● Task prompt: Your answer must be the full listing, reproduced exactly, minus any pictures.

● Source data:
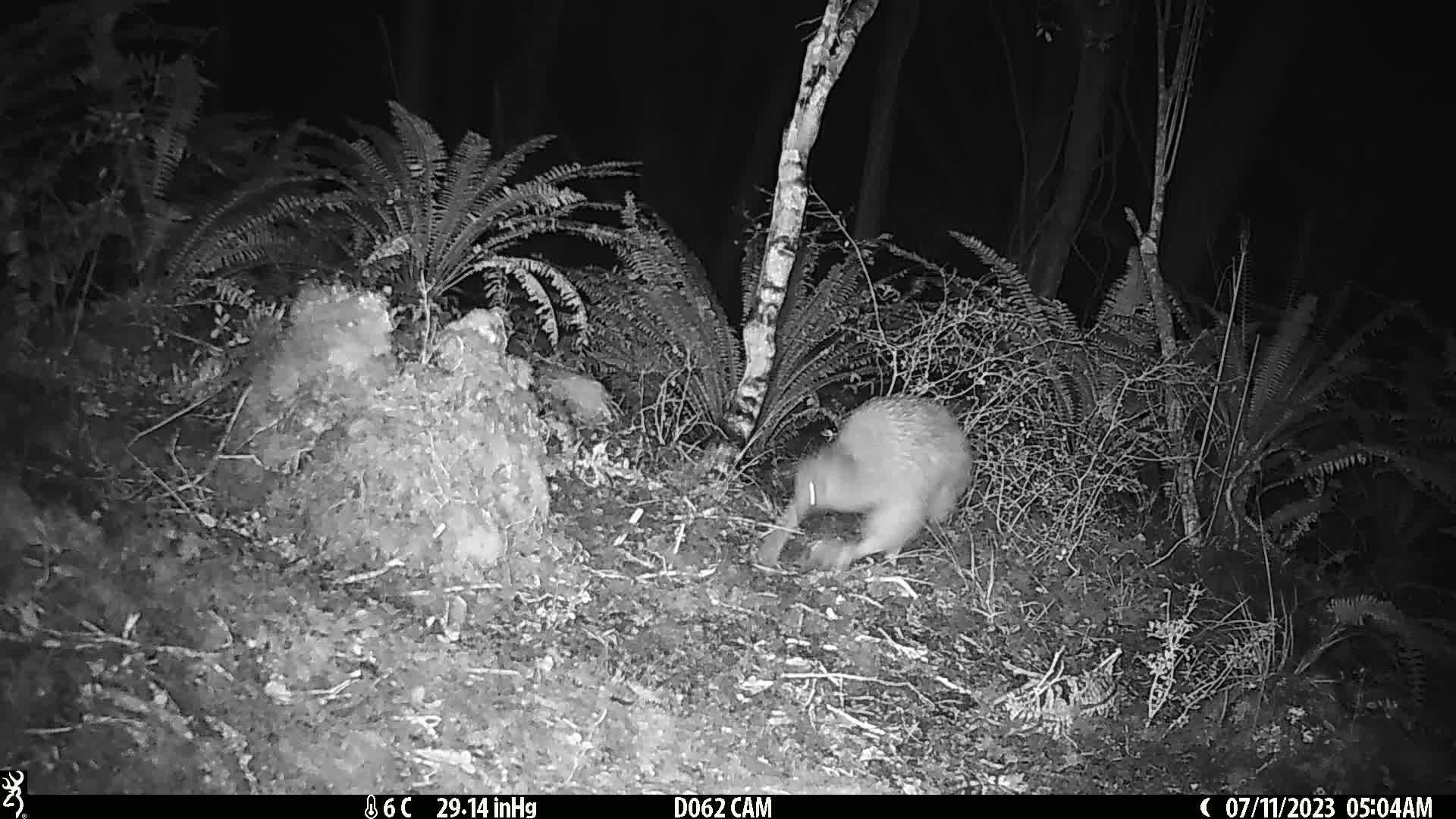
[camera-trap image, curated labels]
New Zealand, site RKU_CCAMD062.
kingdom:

● Finished task:
[camera-trap image, curated labels]
New Zealand, site RKU_CCAMD062.
kingdom:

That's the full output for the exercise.